In July 2014, the New York Department of Financial Services (NYDFS) issued proposed regulations regarding “virtual currencies.” The proposal has entered a 45-day comment period. The proposal would require companies involved in virtual currency business activities to have in place policies and procedures designed to mitigate the risks of money laundering, funding terrorists, fraud and cyber attacks. At the same time, the regulations seek to impose privacy and information security safeguards on companies operating in this environment.

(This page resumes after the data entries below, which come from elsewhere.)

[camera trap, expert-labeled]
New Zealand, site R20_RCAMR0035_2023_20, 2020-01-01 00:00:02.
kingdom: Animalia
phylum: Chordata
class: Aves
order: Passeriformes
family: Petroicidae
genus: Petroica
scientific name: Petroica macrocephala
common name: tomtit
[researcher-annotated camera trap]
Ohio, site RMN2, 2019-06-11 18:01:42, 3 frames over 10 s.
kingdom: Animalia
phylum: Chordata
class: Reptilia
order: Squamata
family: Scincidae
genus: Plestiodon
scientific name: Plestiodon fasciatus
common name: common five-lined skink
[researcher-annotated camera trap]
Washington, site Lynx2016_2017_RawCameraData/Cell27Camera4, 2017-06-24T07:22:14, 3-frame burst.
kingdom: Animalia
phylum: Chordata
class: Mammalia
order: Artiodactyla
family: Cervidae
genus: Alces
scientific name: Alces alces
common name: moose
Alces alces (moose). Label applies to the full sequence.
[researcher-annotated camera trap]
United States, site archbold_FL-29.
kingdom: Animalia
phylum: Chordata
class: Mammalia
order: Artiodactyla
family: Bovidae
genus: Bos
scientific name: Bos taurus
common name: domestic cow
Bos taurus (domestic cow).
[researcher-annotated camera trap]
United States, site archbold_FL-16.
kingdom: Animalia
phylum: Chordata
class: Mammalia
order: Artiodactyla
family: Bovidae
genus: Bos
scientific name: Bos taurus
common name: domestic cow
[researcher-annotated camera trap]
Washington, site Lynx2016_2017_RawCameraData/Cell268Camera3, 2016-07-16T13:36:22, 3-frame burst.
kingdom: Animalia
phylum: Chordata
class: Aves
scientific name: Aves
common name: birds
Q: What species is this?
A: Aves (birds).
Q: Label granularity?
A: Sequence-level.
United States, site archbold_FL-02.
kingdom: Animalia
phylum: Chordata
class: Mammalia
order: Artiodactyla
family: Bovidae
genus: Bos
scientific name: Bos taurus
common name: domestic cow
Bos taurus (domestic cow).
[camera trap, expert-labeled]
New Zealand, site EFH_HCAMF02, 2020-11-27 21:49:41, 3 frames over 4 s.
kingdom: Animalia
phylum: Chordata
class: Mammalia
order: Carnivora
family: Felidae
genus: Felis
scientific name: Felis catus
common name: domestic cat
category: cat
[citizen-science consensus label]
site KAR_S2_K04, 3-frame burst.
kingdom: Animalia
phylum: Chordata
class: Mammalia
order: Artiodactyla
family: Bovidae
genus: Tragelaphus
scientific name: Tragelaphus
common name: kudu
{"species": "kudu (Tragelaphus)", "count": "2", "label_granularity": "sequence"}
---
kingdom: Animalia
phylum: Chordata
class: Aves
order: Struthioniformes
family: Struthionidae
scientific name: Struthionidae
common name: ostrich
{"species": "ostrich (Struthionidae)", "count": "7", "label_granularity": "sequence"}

As the country’s leading financial center, New York has taken the lead in proposing regulations that seek to balance the need for anti-money laundering, fraud prevention and consumer protection safeguards against the desire to promote innovation within the nascent digital currency industry. Though it is unclear whether the proposed regulations achieve these ends, it might be argued that these regulations are preferable to a regulatory vacuum that leaves industry insiders and investors with more questions than answers. However, the danger of overregulation is that it could drive away legitimate industry actors and the innovation that would follow. Absent investment and innovation in the industry, the technology is largely left in the hands of those who wish to exploit it for nefarious purposes.

Only time will tell.

KEY TAKEAWAYS

1)  Digital currency technology is here to stay, and overregulation could stifle investment and innovation in the industry, leaving the technology in the hands of those who wish to exploit it for nefarious purposes.

2)   Bitcoin technology is still in its infancy, and venture capital and private equity elements are beginning to show real interest in the technology’s exciting potential to transform certain business practices across a wide range industries.

3)  Regulatory agencies have only recently begun to take notice of the potential issues that this disruptive technology presents.